LG Electronics has released a teaser video
showing off the sharp, clean lines of what it's calling the LG Optimus VU, a
"phablet" with a 4:3 aspect ratio and a 5-inch display, on the
diagonal.
A photo of the device of the
Japanese site Datacider
shows a date stamp on the device of Feb. 21, which Engadget
points out, "may or may not be a hint." According to Datacider, the VU is expected to run
Android 2.3 and be upgradeable, of course, to 4.0, or Ice Cream Sandwich. Other
leaked specs include a Qualcomm 1.5GHz dual-core processor; 1GB of RAM; 8GB of
ROM; an 8-megapixel camera; and support for WiFi, Bluetooth and near field
communication (NFC) technologies.
LG, like Samsung, has
clearly decided that the market is ripe for the 5-inch tablet—and that the Dell
Slate was simply ahead of its time. The Slate, an early arriver on the iPad-era
tablet scene, was generally complimented though panned for its terrible
"pocketability." Sales were poor and it's no longer available.
Analyst Roger
Kay told eWEEK that consumers
will likely give the Galaxy Note a look, "now that their minds have been
opened to the idea of tablets."
The Note notably features a
feature-rich stylus, the S Pen, for more precise input than a finger to the
touch-screen, as well as for capturing and rearranging input. Samsung has
already sold millions of Notes overseas, since releasing it in October, and on
Feb. 19, it will arrive in the United States on the AT&T network, for $300
with a two-year contract.
Writing in Forbes,
Kay added that if a phablet—a combination of phone and tablet, and a moniker
whose originator is unclear—is designed right, "the size compromise works
out."
Kay adds that Apple has helped
consumers find viewing video at a close range to be acceptable, and that, as
Philips theorized at a 2006 conference, audio quality actually has a bigger
impact on one's assessment of the user experience than video quality.
The phablet, then, offers
the perk of fitting in pockets—albeit roomy pockets—while increasing that
all-precious factor of screen real estate.
In a Feb.
3 report, Canalys said that tablet shipments during the fourth quarter of
2011 had reached 26.5 million units, for a 2011 total of 63.2 million units.

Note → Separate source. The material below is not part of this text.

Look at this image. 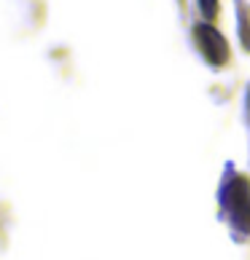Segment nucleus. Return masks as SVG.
Masks as SVG:
<instances>
[{"label": "nucleus", "mask_w": 250, "mask_h": 260, "mask_svg": "<svg viewBox=\"0 0 250 260\" xmlns=\"http://www.w3.org/2000/svg\"><path fill=\"white\" fill-rule=\"evenodd\" d=\"M199 11L205 19H215L218 14V0H199Z\"/></svg>", "instance_id": "obj_3"}, {"label": "nucleus", "mask_w": 250, "mask_h": 260, "mask_svg": "<svg viewBox=\"0 0 250 260\" xmlns=\"http://www.w3.org/2000/svg\"><path fill=\"white\" fill-rule=\"evenodd\" d=\"M194 38H197V46H199V54L213 64L220 67L229 62V46H226V38L220 35L213 24H197L194 27Z\"/></svg>", "instance_id": "obj_2"}, {"label": "nucleus", "mask_w": 250, "mask_h": 260, "mask_svg": "<svg viewBox=\"0 0 250 260\" xmlns=\"http://www.w3.org/2000/svg\"><path fill=\"white\" fill-rule=\"evenodd\" d=\"M218 204H220V220H226L237 242L250 239V180L239 175L234 164H226L218 190Z\"/></svg>", "instance_id": "obj_1"}]
</instances>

The Apple iPad accounted for 15.4 million of the quarter's shipments.
Canalys rolls tablet sales
into PC figures—and still reported that smartphone sales during the quarter
had, for the first time, passed PC shipments. It also does interesting math in
choosing to count Google-branded Samsung smartphones as Google products—a
distinction that made Apple the No. 1 smartphone seller for the year, instead
of Samsung, as research firm IHS
iSuppli had determined.
By IHS' figures, Samsung
shipped 95 million smartphones in 2011, to Apple's 93 million. During the
fourth quarter, Apple moved 37 million iPhones, while Samsung moved 36 million
smartphones.
"Samsung advanced in
2011 because of its strategy of offering a complete line of smartphone
products, spanning a variety of price points, features and operating
systems," IHS Senior Analyst Wayne Lam said in a statement. "This
enabled Samsung to move past perennial market leader Nokia and to slightly
exceed Apple's total for the year."
The introduction of
fence-straddling phablets may make quarterly tallies even trickier for the
analysts, though happy news for Samsung either way.